Researchers from Apple have released SimpleFold, a protein structure prediction model which uses exclusively standard Transformer layers. The results seem to show that SimpleFold is a little less accurate than methods such as AlphaFold2, but much faster and easier to integrate into standard LLM-like workflows. SimpleFold also shows very good scaling performance, in line with other Transformer models like ESM2. So what is powering this seemingly simple development?
What is simple about SimpleFold?
Compared to AlphaFold2, SimpleFold basically drops two complex architectural pieces. The first, as done by AlphaFold3 (and described in a previous blog post), is to replace Invariant Point Attention (IPA) blocks with standard attention blocks. This means that the structure module is not guaranteed to be SE(3)-invariant, and all relevant symmetries must be learned by the Transformer (more on that later).
The second, perhaps more radical simplification is that SimpleFold drops all pairwise processing. This means that all comparisons between tokens must be done using only attention. That is, all edges in the graph must be computable through inner products of the nodes and aggregated using softmax and AdaNorm. Architecturally, this is a big concession: in the ablations of ESMFold, the authors found that removing the pairwise processing was even more detrimental than using a trivial structure module.

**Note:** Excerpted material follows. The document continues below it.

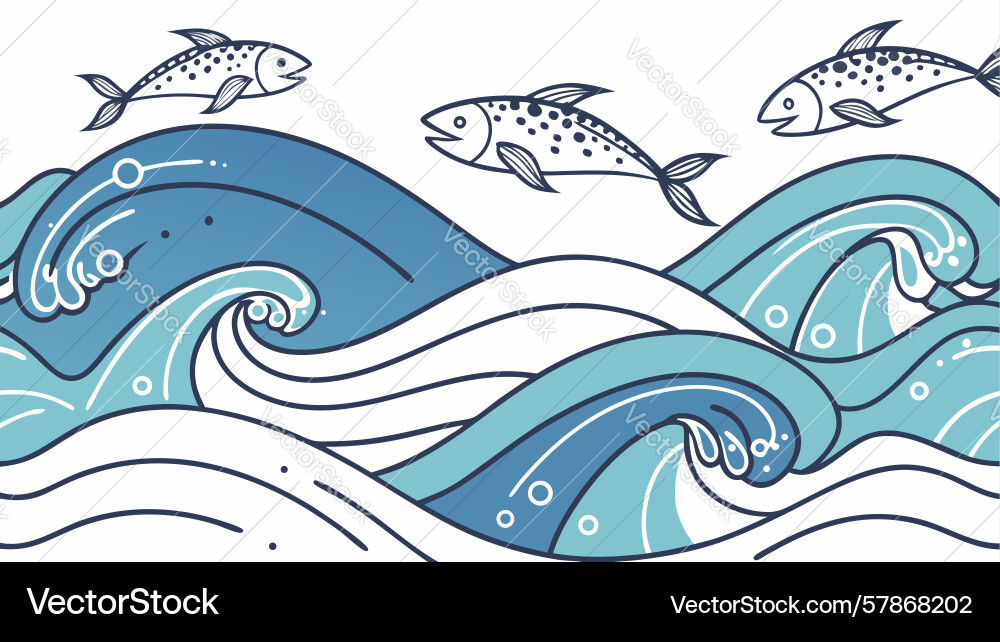 Ocean waves pattern with jumping fish - dynamic vector image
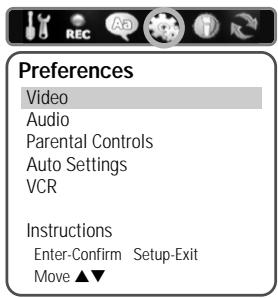 DAEWOO DF-4100 - PREFERENCES / Video Settings - 1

However, removing the pairwise processing comes with a huge benefit since standard attention can be computed extremely efficiently.
The illusion of simplicity
SimpleFold is the latest in a series of models which use standard Transformers for structural protein tasks. Other models include AlphaFold3, Proteina, and, arguably, ESM2. But if Transformers are so good at learning the “symmetries in the underlying data generation process”, why have we spent so much effort designing custom models like SE(3)-GNNs and IPA? The answer, as discussed in our recent paper, is that learning 3D with standard attention is actually very complex.

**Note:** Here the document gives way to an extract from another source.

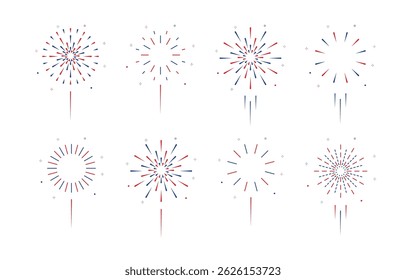 firework object in night for fourth of July. Red and blue firecracker for 4th of July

To begin, consider the the problem of 1D positional encoding. Since Transformers do not typically contain a notion of token order, tokens must be imbued with a way to distinguish nearby tokens within attention using only inner products. The clever solution proposed in the original Transformers paper is to use sinusoidal functions of the absolute position. There are different ways to understand how this works but one useful one is to notice that the inner products of these nodes look like cos(pi-pj) which, when appropriately rescaled, can be approximated by 1-(pi-pj)2/2. These activations are then fed into a softmax which contains an exponent, so the attention paid can be approximately a Gaussian function of the relative position between tokens. Usefully, linear maps of these embeddings can be used to generate specific relative offsets which allows tokens to attend to specific relative positions rather than just nearby tokens. The same logic can be used to understand Rotary Positional Encoding (RoPE).

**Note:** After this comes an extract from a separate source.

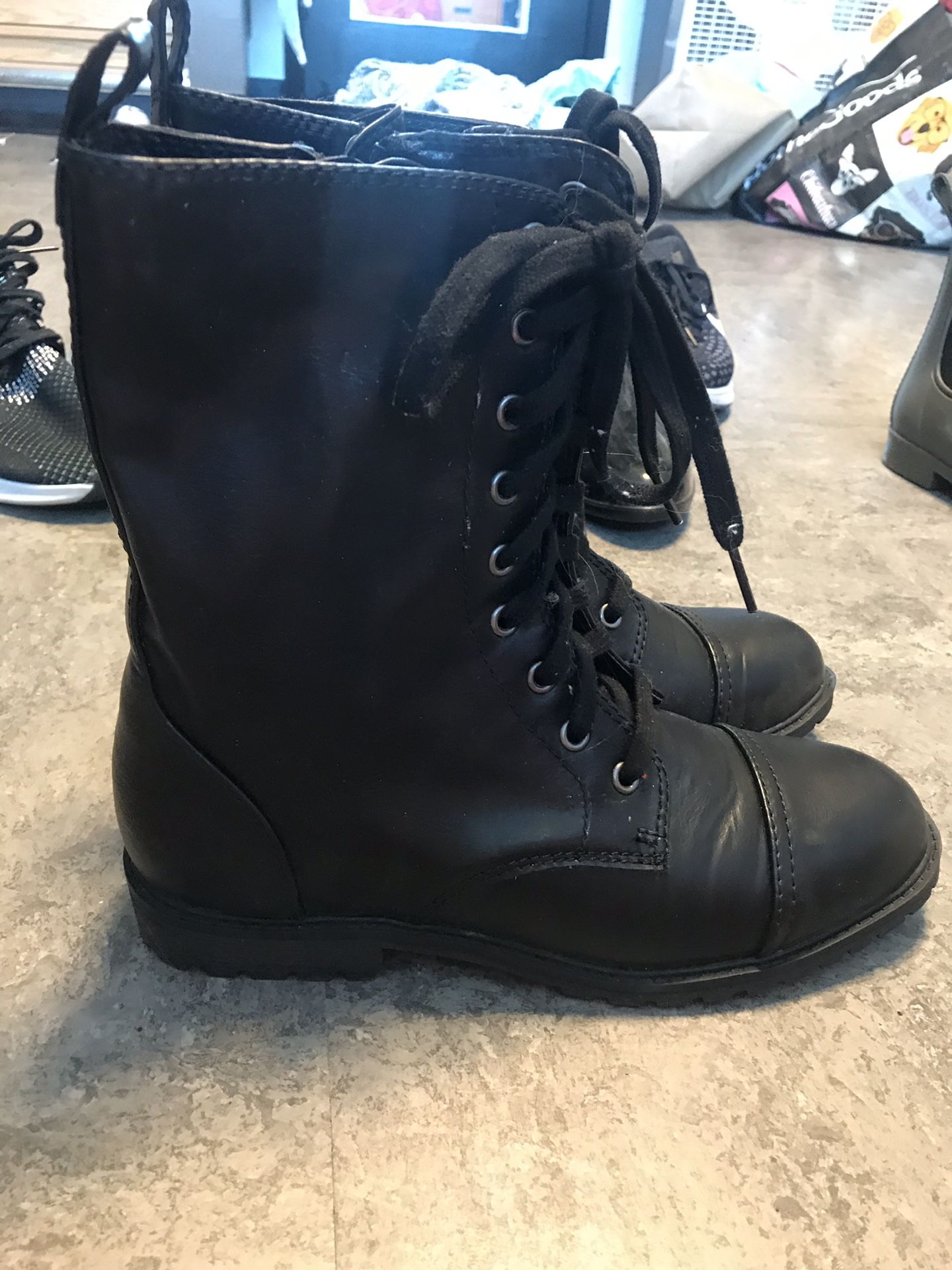 black combat boots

When we extend to 3D, we need to worry about invariance to rotational symmetries. For instance, if you try to use standard positional encoding on the x, y, and z coordinates then you can plot the minimum and maximum attention paid to different tokens at the same distance away. As the distance increases, we find that these are not the same which can be hugely problematic since protein structure models need reliable ways of determining which amino acids are nearby.

However, if we zoom into just the small distances, the rotational invariance seems to be pretty good. This is because the small angle cosine approximation holds better which gives us a sum of quadratic functions of the relative distance in each coordinate which is itself just a quadratic function of the relative distance in Euclidean space.

So in order for Transformers to reason in 3D they need to learn (on their own!) an analog of positional encoding along 3 spatial dimensions which is highly restricted by SE(3)-invariance and which must be relatively insensitive to layer normalization. If you are interested in how this happens in the wild, check out our paper, “Transformers trained on proteins can learn to attend to Euclidean distance“.
Structural reasoning is hard
As we have seen, it is already very complicated for Transformers to learn an SE(3)-invariant distance measurement in attention. But models like AlphaFold2 explicitly model protein frames which allow them to attend using virtual atoms positioned along the sidechain of each amino acid. This capability, which stems from SE(3)-equivariance is likely even harder for Transformers to natively represent since frame operations are not always linear. Additionally, functions of relative distance using, for instance radial basis encodings are extremely difficult for Transformers to learn. In most protein GNNs these are encoded in the edges, and in AlphaFold2/3 they are likely handled in the pair representation, which is dropped in SimpleFold.
So is attention all you need? My best guess is it depends on resolution. Long-range contacts which can be inferred from evolutionary information or coarse-grained physics can likely be learned using a mix of linear and 3D positional reasoning. Finer details which require equivariant modelling or particular positional offsets will probably still require custom architectures. Combining the two approaches to leverage the scalability of Transformers with the expressiblity of GNNs is an exciting area of research.